We’re finally getting to the other side of this with our son, who will be four next month (I’m crossing my fingers, anyway). We were in pretty much the same boat as the OP - we’d struggle to get out of there, then once we did get out, our son would stay up singing for hours.

I was so frustrated I called our Parents as Teachers educator and she gave me many of the suggestions listed upthread (predictable schedule, nighttime ritual, etc.). She also told me to, in addition to making sure he’s not sleeping too much during the day, make sure he’s not sleeping too little. Sleep begets sleep, at least for our son, and he has serious trouble sleeping well if he’s too tired.

She also advised me to take him out and make sure he gets a chance to run around in the evening to blow off steam and also to make sure that when I leave, he doesn’t feel like he’s missing out on anything, so tell him something like, “Okay, babe. Time for bed. I’m going down the hall to fold some laundry/pay some bills/wash the dishes. I’ll check in on you later.”

Another problem was that the whole issue had become a power struggle between him and his dad. It really, really bothered his dad that he was awake. So my husband would go back there and demand that he sleep. In response, our son would just stay awake longer. After a while, we just let him know, “We can’t force you to sleep. All we ask is that you stay laying down in bed and don’t throw your animals around or raise your voice.”

That, combined with the running around and our son’s assumption that we’re doing boring stuff anyway (we are, but he doesn’t believe that) has helped him fall asleep much more easily. It took a while though - maybe a week and a half (as my son has gotten older, habits have taken longer to form than when he was a baby and a had a shorter memory) or two weeks. But it’s much, much better now, and I don’t have to drag him out of bed the next day.

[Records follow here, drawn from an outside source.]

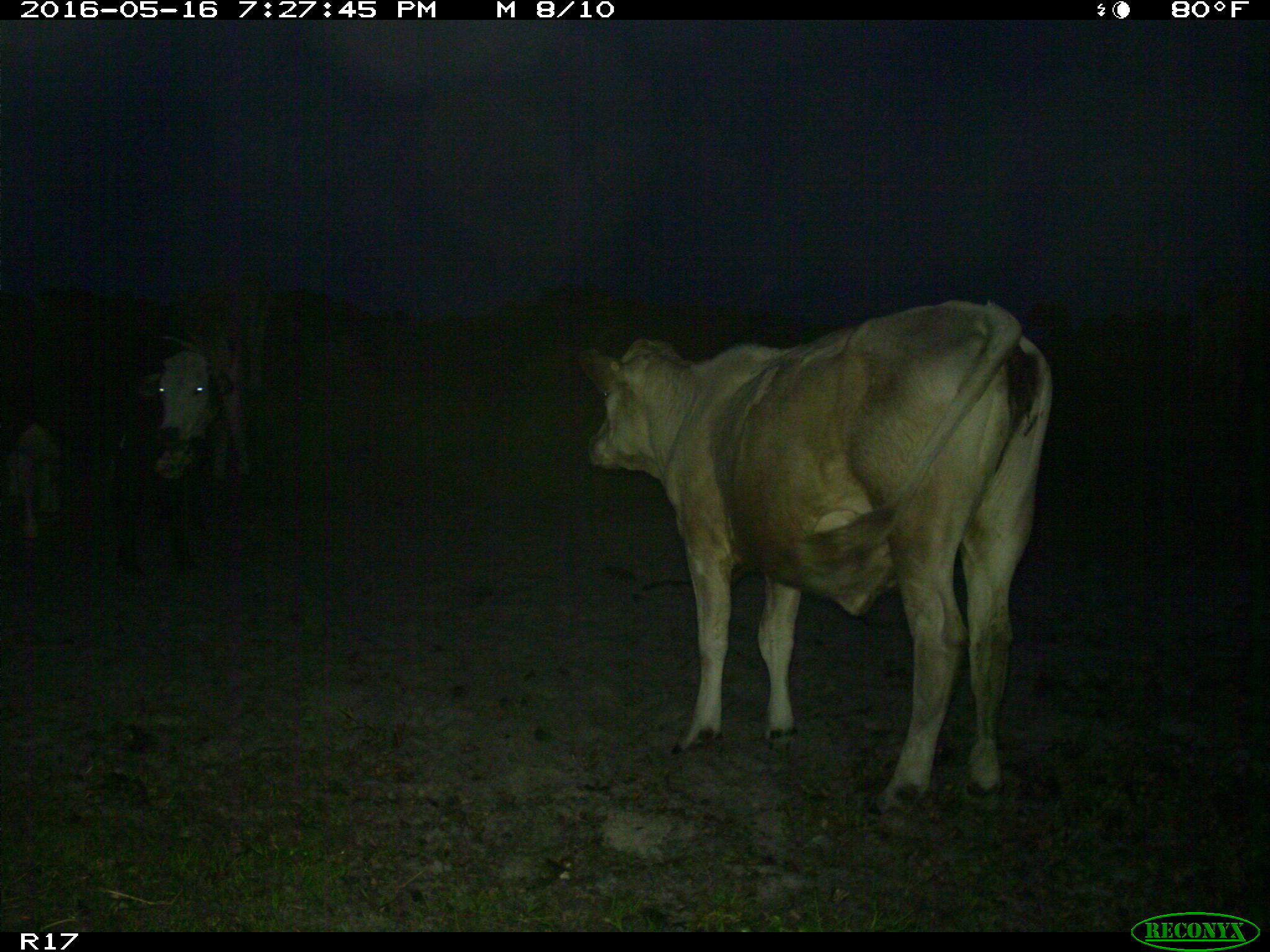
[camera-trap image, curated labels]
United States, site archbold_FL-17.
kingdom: Animalia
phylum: Chordata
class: Mammalia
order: Artiodactyla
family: Bovidae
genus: Bos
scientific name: Bos taurus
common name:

Edited to add: Is there any way you could cut down on the TV in the evening or eliminate it, maybe moving TV watching to a different time of day, if at all? From what I understand, that can actually wind kids up at night. TV any time other than weekend mornings results in huge discipline problems for us, so TV is more or less outlawed on weekdays and weeknights. But your mileage will inevitably vary.

Part of the point of the tickets approach is that no one has to sort out the difference between a real need and a false one - you or her. She is as entitled to burn a ticket for the Aquaphor as for the bug. If she doesn’t have a ticket available in the morning for whatever her treat is, you sympathize that it’s too bad that she had that nightmare and had to use it, and hope that tonight will be better.

Does she scare easily? Next time she asks you to come back in, wait a while, then come in dressed as a monster. When she screams, leave, then come in as a parent. She’ll mention the monster, but you pretend you don’t know what she’s talking about but hint that it may come back if she asks you guys to come back. That should stop her from asking you again.

While this may help the situation at the moment, it could cause problems down the line. A child’s imagination is vast and when presented with a real-life monster, that monster can easily work into their subconscious and form into a recurring nightmare.

I know this from personal experience as I had a fear of ballet (my sister took classes and while watching those classes I had some traumatic experiences). This fear eventually turned into a nightmare of what my family calls “The Ballerina Man.” I would get beat up by this monster every night for years until I was able to overcome my fear of ballet, so I would not advise to follow this advice to dress as a monster.